Nadie es profeta en su tierra

La primera vez que escuché la frase "nadie es profeta en su tierra", era adolescente y la dijo mi mamá mientras veíamos una película. Le gustaban los dichos, los soltaba como verdades suaves pero afiladas. Yo no entendí bien de qué hablaba. En mi reducido conocimiento, un profeta era alguien con túnica que hablaba con Dios y anunciaba catástrofes. "Nadie es profeta en su tierra", repetía con calma, como quien ha vivido lo suficiente para no necesitar explicarlo más.
Pero no, no tenía que ver con túnicas ni con milagros. Con los años lo entendí mejor. No por teoría, sino por experiencia. Uno puede lograr cosas hermosas, construir con esfuerzo, estudiar, escribir, crear, inventar, compartir. Pero basta mirar alrededor, a los amigos, a los de siempre ―en mi caso, no hablo de mi familia, que me apoyan incondicionalmente― para notar un silencio que no es neutro, sino hueco. Creo que no es desinterés, sino pasividad, esa forma sutil de ignorar lo que debería alegrar. O quizás, se esconde algo peor: ese pequeño aguijón de la envidia, ese que impide decir "te admiro", "te felicito" o simplemente "qué bonito lo que haces".
Pero, en definitiva, pienso que lo que hay detrás es una suerte de incomodidad callada.

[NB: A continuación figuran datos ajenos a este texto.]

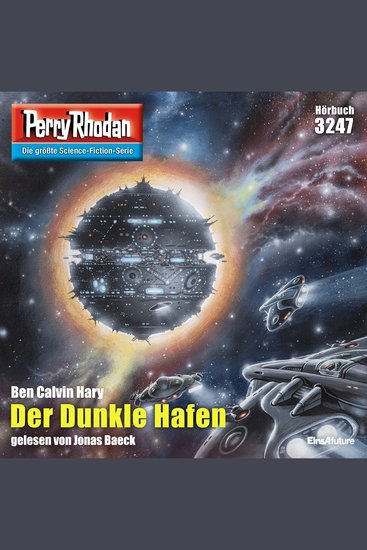 Perry Rhodan 3247: Der Dunkle Hafen - Perry Rhodan-Zyklus "Fragmente" - cover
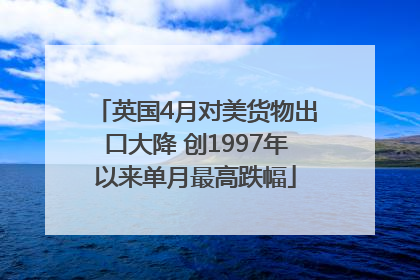 英国4月对美货物出口大降 创1997年以来单月最高跌幅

Un gesto que se detiene antes de convertirse en halago; como si reconocer al otro fuera una amenaza; como si en vez de inspirar, molestaras. Eso también lo aprendí: hay quienes prefieren callar, no por olvido, sino por incomodidad con el brillo ajeno.Es como si al verte crecer, algunos sintieran que deben achicarte para no confrontar su propia quietud.
Uno aprende entonces a no esperar demasiado de los "amigos" y se vuelve experto en caminar por dentro, en florecer en la sombra. Aprende a medir el impacto por los ecos. Una mujer en otro país me escribió diciendo que, gracias a uno de mis textos, volvió a escribir su diario. Una joven en otra ciudad me pidió permiso para regalar un poema mío a su novio. No es fama. Es valor. Y eso me basta.
No me quejo, al contrario. Esa falta de reconocimiento me enseñó a valorar el silencio propio, la convicción sin ruido, la fuerza de crecer a pesar de todo. Me enseñó también a no convertirme en esa tierra pequeña para otros, a reconocer los brotes ajenos con alegría, a celebrar los talentos cercanos sin temor.
Hoy entiendo que tal vez no necesitamos ser profetas en nuestra tierra. Basta con sembrar. Porque escribo no para ser reconocida, sino para no olvidarme de mí. Porque incluso si el suelo es duro, alguna semilla encontrará grieta. Y eso, al final, es suficiente.